NXNSAttack: Recursive DNS Inefficiencies and Vulnerabilities

TL;DR

This paper identifies a new DNS vulnerability called NXNSAttack that causes large-scale packet storms, disrupting DNS services, and proposes a mitigation algorithm that effectively reduces attack impact without harming resolver performance.

Contribution

The paper introduces the NXNSAttack vulnerability, demonstrates its destructive potential, and proposes the MaxFetch(k) mitigation algorithm, which is implemented and shown to be effective in real-world DNS systems.

Findings

NXNSAttack can generate amplification factors over 1620x.

The MaxFetch(1) mitigation reduces attack impact without affecting resolver performance.

Several DNS systems have patched their systems following the vulnerability disclosure.

Abstract

This paper exposes a new vulnerability and introduces a corresponding attack, the NoneXistent Name Server Attack (NXNSAttack), that disrupts and may paralyze the DNS system, making it difficult or impossible for Internet users to access websites, web e-mail, online video chats, or any other online resource. The NXNSAttack generates a storm of packets between DNS resolvers and DNS authoritative name servers. The storm is produced by the response of resolvers to unrestricted referral response messages of authoritative name servers.
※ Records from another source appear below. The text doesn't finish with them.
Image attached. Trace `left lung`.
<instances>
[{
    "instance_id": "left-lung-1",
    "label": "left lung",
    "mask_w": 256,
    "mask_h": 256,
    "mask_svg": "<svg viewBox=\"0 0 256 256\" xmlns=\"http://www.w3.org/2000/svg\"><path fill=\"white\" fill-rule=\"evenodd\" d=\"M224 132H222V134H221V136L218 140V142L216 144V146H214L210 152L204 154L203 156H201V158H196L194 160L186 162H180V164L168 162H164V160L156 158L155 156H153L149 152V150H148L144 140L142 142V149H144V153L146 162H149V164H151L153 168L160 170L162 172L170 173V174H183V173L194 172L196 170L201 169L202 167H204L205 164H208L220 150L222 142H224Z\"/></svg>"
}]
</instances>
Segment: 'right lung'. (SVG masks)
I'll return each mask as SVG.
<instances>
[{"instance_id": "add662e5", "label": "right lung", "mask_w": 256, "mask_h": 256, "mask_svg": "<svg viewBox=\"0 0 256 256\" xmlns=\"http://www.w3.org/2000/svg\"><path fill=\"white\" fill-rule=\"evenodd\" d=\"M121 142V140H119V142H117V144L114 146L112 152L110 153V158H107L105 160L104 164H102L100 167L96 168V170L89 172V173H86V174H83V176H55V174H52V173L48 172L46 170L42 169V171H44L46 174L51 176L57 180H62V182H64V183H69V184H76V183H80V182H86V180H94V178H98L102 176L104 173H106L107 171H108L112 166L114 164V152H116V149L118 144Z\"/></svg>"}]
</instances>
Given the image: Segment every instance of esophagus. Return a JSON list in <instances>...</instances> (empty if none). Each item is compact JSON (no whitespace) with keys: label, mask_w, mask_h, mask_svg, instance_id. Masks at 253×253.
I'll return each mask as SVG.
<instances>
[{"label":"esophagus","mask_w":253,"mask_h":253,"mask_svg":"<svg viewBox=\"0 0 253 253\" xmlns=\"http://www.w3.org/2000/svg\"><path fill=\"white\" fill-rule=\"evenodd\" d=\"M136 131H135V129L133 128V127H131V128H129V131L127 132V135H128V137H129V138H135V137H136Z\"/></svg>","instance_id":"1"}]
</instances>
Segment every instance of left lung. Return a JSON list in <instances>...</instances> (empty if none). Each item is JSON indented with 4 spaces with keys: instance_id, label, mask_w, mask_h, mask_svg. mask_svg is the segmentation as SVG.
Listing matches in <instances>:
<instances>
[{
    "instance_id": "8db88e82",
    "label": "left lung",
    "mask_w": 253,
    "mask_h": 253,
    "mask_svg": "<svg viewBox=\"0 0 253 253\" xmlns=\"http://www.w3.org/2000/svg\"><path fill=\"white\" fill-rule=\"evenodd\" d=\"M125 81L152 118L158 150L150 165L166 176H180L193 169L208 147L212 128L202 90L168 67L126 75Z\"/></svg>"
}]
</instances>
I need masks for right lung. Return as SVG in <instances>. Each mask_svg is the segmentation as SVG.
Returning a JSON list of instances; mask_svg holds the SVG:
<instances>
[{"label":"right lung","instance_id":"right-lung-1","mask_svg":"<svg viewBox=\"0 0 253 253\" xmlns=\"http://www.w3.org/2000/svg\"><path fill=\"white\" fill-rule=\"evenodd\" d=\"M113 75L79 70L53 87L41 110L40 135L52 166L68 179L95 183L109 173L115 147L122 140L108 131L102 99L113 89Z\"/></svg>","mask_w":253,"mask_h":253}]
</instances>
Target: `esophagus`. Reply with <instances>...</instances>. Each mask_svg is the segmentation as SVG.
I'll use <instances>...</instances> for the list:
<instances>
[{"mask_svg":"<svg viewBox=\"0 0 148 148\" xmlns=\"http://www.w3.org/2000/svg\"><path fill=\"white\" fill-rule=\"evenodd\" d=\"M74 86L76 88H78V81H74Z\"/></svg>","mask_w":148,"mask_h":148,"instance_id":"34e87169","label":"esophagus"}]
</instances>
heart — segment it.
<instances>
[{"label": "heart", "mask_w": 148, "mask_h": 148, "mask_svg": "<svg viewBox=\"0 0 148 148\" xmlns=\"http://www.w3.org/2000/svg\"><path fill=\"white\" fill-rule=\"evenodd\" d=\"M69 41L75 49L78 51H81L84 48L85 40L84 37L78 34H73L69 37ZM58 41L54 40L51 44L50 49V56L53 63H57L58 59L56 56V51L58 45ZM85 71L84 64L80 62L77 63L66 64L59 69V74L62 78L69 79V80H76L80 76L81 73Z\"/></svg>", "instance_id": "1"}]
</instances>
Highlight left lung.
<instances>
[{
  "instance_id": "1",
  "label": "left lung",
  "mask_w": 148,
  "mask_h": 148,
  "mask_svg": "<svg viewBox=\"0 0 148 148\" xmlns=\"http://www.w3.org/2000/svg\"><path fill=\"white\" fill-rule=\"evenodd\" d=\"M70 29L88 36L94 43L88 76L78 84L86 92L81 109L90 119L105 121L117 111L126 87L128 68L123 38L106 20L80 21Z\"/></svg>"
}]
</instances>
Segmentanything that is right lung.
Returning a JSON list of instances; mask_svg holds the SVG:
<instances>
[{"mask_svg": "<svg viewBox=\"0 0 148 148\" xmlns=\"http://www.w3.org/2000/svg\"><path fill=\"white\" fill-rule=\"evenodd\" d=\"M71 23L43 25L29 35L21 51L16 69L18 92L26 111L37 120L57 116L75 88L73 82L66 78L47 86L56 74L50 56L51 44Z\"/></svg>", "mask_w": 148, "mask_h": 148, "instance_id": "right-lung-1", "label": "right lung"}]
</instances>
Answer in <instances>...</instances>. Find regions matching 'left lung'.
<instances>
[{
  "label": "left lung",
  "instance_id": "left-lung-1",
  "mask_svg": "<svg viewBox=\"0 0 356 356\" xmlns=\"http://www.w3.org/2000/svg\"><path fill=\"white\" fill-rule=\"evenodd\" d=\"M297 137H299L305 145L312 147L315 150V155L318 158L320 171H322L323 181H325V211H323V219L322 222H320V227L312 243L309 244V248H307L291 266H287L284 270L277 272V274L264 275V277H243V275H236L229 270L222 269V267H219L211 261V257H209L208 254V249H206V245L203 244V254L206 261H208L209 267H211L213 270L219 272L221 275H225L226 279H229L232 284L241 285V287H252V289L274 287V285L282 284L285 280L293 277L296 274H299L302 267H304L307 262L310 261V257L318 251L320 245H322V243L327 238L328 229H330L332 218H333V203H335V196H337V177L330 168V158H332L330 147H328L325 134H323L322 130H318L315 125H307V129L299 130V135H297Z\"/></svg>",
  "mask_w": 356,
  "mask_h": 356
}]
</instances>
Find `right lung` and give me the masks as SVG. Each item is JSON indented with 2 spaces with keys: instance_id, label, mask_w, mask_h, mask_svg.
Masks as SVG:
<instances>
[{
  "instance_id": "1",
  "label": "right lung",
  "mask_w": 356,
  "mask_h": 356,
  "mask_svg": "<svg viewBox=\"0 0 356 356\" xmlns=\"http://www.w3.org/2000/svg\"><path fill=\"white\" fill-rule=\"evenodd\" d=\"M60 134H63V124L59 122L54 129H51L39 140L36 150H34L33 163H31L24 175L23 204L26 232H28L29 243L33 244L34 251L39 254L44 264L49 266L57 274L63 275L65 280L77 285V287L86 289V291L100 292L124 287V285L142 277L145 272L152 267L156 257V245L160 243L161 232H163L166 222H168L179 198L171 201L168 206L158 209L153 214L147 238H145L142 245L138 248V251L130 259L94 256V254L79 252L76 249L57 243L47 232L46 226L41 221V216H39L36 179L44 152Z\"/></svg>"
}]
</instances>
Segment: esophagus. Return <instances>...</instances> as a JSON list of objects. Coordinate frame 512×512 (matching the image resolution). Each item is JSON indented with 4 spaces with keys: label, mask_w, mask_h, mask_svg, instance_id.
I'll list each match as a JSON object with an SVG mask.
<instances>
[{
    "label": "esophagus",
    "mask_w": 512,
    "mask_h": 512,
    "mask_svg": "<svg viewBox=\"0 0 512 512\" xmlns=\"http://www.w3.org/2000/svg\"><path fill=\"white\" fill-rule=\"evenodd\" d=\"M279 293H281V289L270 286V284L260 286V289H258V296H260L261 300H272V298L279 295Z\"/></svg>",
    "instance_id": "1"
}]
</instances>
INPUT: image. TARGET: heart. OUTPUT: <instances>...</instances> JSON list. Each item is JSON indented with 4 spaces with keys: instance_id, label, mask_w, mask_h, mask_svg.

The attack is significantly more destructive than NXDomain attacks (e.g., the Mirai attack): i) It reaches an amplification factor of more than 1620x on the number of packets exchanged by the recursive resolver. ii) In addition to the negative cache, the attack also saturates the 'NS' section of the resolver caches. To mitigate the attack impact, we propose an enhancement to the recursive resolver algorithm, MaxFetch(k), that prevents unnecessary proactive fetches. We implemented the MaxFetch(1) mitigation enhancement on a BIND resolver and tested it on real-world DNS query datasets. Our results show that MaxFetch(1) degrades neither the recursive resolver throughput nor its latency. Following the discovery of the attack, a responsible disclosure procedure was carried out, and several DNS vendors and public providers have issued a CVE and patched their systems.